- _TRECHO CITADO_:
· · · · · · ·

Reitoria segue ocupada, e UFSM instaura sindicância para investigar racismo

Na última semana, foram observadas em uma sala de aula do curso de Ciências Sociais mensagens racistas, o que já havia acontecido em setembro. Alunos pedem medidas.

Do G1

A sede da reitoria da Universidade Federal de Santa Maria (UFSM) segue ocupada na tarde desta segunda-feira (27) por estudantes em protesto contra as pichações racistas registradas neste ano. No domingo (26), por meio de nota divulgada no Facebook, a universidade informou ter instaurado uma sindicância para investigar os casos.

Mensagens racistas foram descobertas em paredes de curso de Ciências Sociais da Universidade Federal de Santa Maria (Foto: Vanessa Backes/RBS TV)

“A UFSM instaurou um processo administrativo investigativo para apurar a autoria dos deploráveis atos racistas, de intolerância e de ódio ocorridos nos últimos meses, ao mesmo tempo em que acompanha e colabora intensamente com a investigação criminal conduzida pela Polícia Federal. Os autores, uma vez identificados, serão responsabilizados e punidos na forma da Lei e dos regulamentos internos”, diz trecho da nota.

· · · · · · ·

- _MATERIAL FORNECIDO_:
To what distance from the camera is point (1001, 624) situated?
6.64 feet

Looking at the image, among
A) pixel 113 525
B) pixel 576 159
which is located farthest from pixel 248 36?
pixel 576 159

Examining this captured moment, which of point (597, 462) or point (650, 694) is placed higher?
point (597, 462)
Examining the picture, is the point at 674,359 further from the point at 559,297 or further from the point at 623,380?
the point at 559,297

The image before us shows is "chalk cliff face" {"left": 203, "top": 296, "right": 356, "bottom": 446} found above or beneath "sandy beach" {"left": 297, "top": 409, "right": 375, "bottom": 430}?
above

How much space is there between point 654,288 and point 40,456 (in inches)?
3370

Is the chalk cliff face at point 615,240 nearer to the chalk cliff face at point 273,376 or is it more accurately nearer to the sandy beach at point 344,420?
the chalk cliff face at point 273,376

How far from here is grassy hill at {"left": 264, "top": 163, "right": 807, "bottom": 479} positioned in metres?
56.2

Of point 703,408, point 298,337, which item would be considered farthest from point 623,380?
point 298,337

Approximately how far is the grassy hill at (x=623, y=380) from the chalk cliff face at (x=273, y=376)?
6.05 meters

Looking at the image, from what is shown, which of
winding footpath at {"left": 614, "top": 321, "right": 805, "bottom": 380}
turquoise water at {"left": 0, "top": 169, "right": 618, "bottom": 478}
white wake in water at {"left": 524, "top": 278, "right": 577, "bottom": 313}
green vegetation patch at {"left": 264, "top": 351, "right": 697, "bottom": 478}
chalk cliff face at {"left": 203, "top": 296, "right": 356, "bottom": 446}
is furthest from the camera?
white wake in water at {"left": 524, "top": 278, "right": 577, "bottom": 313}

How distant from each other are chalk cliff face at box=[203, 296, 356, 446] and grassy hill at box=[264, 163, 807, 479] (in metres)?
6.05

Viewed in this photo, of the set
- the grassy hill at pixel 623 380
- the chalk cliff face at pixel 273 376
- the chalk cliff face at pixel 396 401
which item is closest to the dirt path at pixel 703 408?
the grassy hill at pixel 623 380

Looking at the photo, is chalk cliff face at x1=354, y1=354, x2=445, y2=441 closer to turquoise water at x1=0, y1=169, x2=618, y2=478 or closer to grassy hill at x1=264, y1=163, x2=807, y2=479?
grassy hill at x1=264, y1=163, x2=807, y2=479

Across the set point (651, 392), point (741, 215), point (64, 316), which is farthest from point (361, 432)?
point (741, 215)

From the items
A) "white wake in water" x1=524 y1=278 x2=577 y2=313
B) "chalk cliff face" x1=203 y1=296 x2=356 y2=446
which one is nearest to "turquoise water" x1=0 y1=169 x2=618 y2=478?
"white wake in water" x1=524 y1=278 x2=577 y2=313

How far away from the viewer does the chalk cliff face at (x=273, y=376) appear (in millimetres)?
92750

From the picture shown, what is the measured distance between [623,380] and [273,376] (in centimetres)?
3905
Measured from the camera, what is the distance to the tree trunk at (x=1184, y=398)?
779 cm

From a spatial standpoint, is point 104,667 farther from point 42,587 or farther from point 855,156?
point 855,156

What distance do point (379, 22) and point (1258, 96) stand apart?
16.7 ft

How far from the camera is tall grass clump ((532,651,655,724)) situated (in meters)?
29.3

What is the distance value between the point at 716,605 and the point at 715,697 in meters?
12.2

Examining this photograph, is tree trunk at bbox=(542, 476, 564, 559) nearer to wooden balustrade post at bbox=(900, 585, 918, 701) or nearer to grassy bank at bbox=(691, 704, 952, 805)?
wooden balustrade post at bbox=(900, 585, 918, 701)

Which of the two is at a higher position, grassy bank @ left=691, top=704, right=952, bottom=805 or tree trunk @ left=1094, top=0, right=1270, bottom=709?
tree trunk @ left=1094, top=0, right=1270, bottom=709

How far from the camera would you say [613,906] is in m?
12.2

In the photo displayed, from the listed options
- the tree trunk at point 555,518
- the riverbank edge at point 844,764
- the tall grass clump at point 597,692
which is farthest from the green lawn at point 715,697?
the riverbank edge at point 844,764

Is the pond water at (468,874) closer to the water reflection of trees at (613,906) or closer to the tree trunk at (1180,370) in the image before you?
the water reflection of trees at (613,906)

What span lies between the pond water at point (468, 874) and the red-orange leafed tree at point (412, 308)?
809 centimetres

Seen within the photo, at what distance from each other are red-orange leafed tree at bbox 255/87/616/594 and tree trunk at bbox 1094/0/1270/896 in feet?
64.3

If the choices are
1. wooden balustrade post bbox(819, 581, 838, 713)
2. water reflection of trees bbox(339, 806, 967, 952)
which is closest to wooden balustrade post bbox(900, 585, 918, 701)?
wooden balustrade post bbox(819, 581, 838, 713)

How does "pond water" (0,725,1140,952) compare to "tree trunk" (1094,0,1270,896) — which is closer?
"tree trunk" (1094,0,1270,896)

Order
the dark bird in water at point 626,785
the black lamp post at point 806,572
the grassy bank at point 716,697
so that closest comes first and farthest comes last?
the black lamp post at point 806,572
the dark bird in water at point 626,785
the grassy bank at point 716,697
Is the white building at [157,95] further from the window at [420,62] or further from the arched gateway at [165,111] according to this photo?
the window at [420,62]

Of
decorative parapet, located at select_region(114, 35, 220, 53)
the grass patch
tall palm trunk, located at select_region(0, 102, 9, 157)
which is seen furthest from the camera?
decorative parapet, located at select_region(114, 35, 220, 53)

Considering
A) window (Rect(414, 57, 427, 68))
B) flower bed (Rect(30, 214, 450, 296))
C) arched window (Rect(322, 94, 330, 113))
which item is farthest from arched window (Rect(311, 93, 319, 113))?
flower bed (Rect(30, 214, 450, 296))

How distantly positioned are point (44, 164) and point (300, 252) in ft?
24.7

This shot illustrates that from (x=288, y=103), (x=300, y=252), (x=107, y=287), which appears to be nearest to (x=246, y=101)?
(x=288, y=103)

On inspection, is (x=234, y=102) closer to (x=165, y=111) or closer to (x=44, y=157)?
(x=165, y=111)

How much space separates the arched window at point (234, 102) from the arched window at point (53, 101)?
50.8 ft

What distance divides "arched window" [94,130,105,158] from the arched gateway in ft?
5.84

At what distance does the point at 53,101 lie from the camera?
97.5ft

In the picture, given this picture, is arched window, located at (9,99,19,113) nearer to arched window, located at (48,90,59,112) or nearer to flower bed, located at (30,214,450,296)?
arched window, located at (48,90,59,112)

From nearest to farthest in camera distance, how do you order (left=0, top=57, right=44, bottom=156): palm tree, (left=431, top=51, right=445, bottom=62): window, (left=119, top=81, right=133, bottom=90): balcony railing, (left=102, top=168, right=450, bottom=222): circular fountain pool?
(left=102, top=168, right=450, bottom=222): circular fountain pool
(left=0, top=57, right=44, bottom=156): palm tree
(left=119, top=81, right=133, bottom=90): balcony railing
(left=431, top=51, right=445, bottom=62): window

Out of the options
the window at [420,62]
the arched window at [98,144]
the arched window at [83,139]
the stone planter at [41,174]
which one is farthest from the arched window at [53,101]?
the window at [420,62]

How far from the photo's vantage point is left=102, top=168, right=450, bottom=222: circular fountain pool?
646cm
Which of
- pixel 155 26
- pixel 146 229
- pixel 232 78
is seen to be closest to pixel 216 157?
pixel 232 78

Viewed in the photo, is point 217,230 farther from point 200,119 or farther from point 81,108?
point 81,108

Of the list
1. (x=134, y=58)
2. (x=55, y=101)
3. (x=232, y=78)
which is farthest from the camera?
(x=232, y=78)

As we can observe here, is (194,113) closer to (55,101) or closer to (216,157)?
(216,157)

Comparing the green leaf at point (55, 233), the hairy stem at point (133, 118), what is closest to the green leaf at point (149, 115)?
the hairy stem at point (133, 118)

· · · · · · ·

- _AÇÕES NECESSÁRIAS_:
1. Na notícia sobre a UFSM, por qual meio a universidade divulgou a nota sobre a sindicância?
2. Transforme em lista numerada, sem as linhas em branco, o trecho das linhas fornecidas que começa na linha que contém "How far from the photo's" e vai até o fim dessas linhas.
A notícia e as linhas vêm de fontes diferentes.

- _RESPOSTAS POR TAREFA_:
1. Pelo Facebook.

2.
1. How far from the photo's vantage point is left=102, top=168, right=450, bottom=222: circular fountain pool?
2. 646cm
3. Which of
4. - pixel 155 26
5. - pixel 146 229
6. - pixel 232 78
7. is seen to be closest to pixel 216 157?
8. pixel 232 78
9. Viewed in the photo, is point 217,230 farther from point 200,119 or farther from point 81,108?
10. point 81,108
11. Of the list
12. 1. (x=134, y=58)
13. 2. (x=55, y=101)
14. 3. (x=232, y=78)
15. which is farthest from the camera?
16. (x=232, y=78)
17. As we can observe here, is (194,113) closer to (55,101) or closer to (216,157)?
18. (216,157)
19. Comparing the green leaf at point (55, 233), the hairy stem at point (133, 118), what is closest to the green leaf at point (149, 115)?
20. the hairy stem at point (133, 118)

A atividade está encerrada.